- Directed by: Ryan Carroll
- Written by: Stacey Upton; Bruce A. Young;
- Produced by: Roland Carroll; Rene Torres;
- Starring: Patrick Cassidy; Olivia Hussey; Jay Underwood;
- Narrated by: Charlton Heston
- Cinematography: Irv Goodnoff
- Edited by: Russ Kingston
- Music by: Vladimir Horunzhy
- Distributed by: Trinity Home Entertainment
- Release date: 1996;
- Running time: 90 minutes
- Country: United States
- Language: English

= The Lord Protector: The Riddle of the Chosen =

The Lord Protector: The Riddle of the Chosen is a 1996 fantasy film starring Patrick Cassidy and directed by Ryan Carroll. The film was released under the alternate title The Dark Mist.

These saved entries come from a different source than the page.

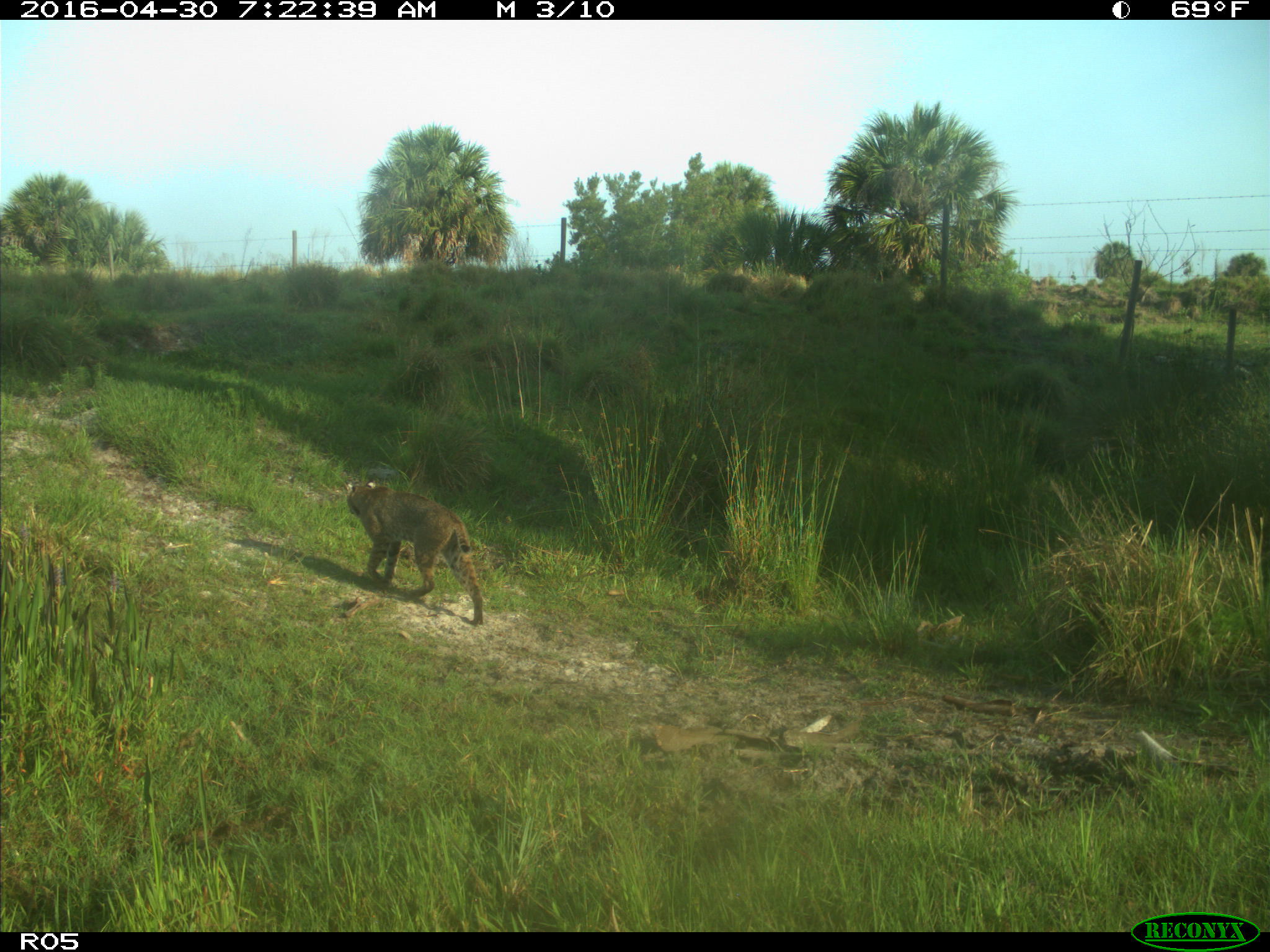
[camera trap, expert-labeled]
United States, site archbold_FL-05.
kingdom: Animalia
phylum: Chordata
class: Mammalia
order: Carnivora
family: Felidae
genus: Lynx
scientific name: Lynx rufus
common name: bobcat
Lynx rufus (bobcat).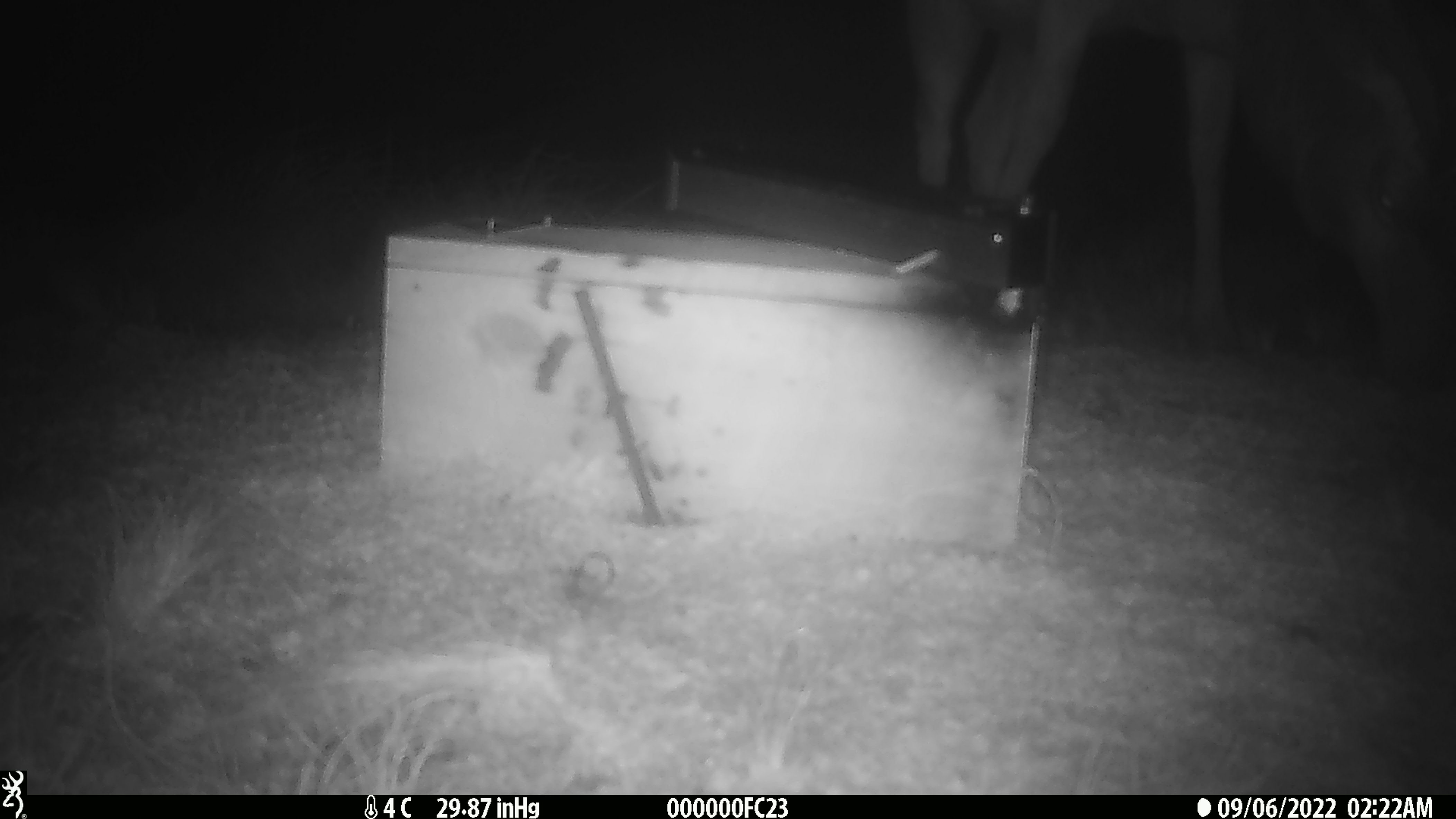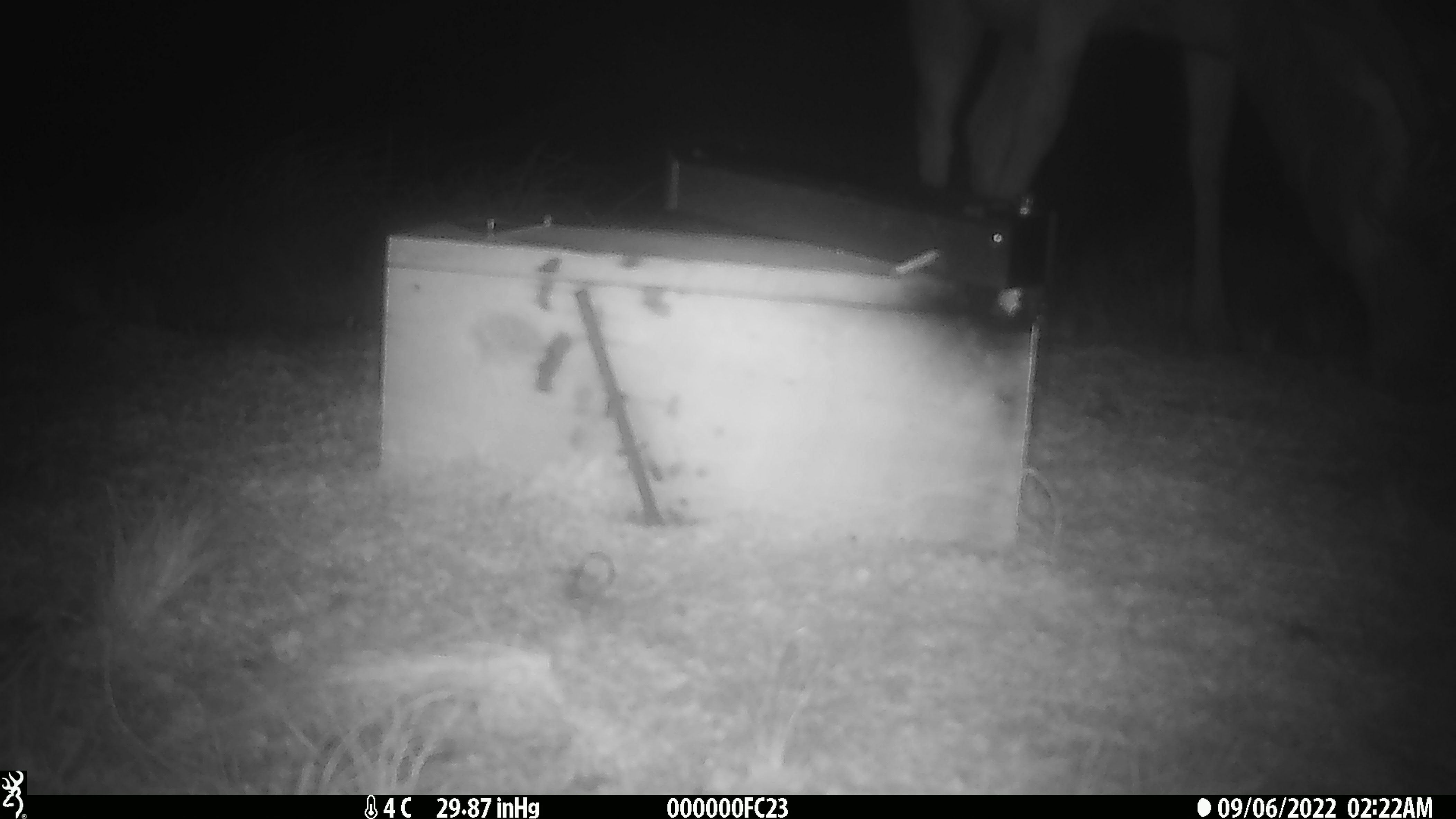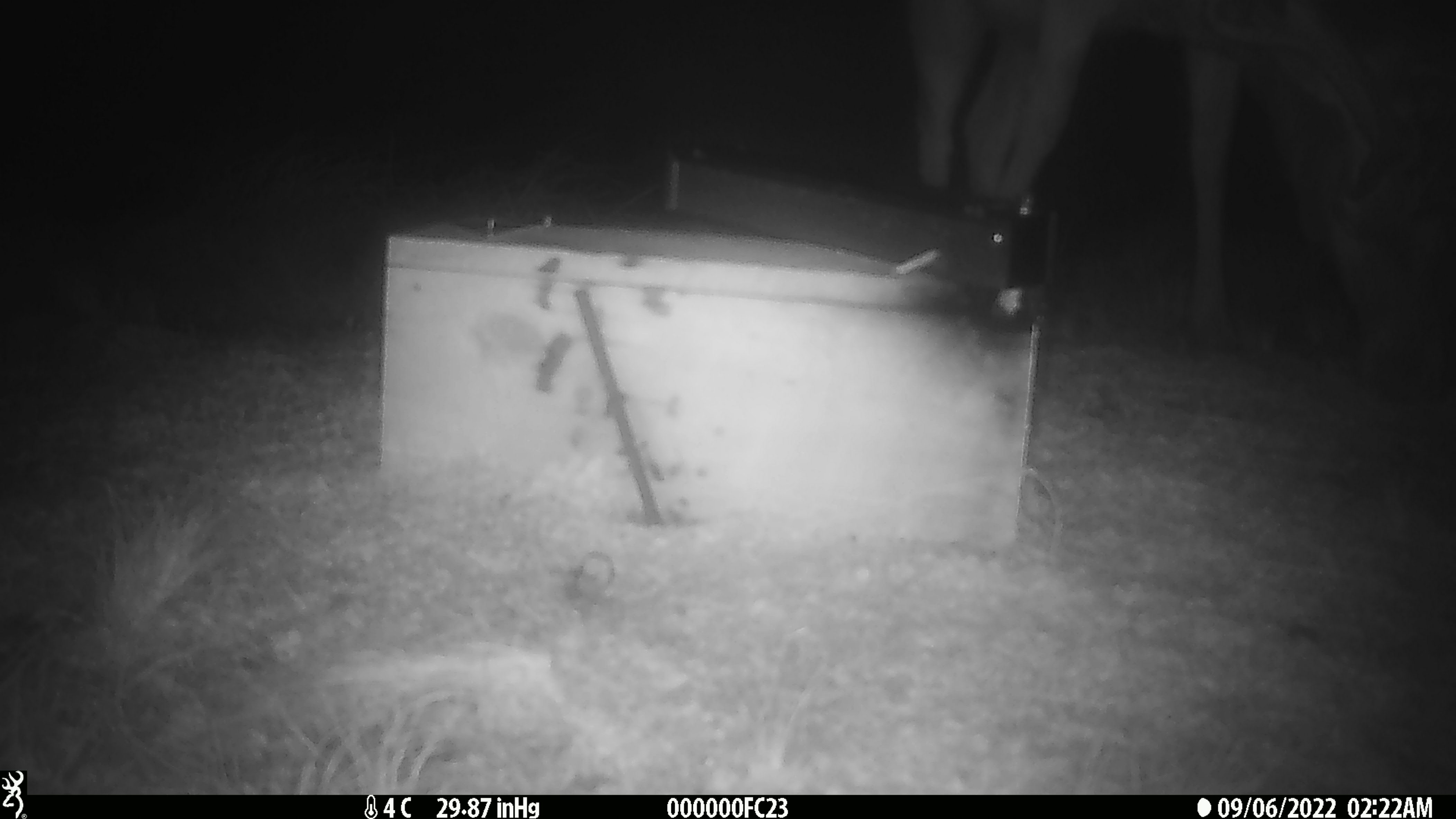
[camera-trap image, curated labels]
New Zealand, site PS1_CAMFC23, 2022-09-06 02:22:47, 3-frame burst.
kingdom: Animalia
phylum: Chordata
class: Mammalia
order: Artiodactyla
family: Cervidae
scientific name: Cervidae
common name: deer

Comedy podcast RiffTrax (Michael J. Nelson, Bill Corbett and Kevin Murphy) recorded and released a riff in 2025.

==Plot==
In a medieval world The Lord Protector must save the Earth from destruction and solve The Riddle of the Chosen. The Lord Protector gathers companions and travels to the heart of a magical evil and sets the stage for the ultimate showdown between good and evil.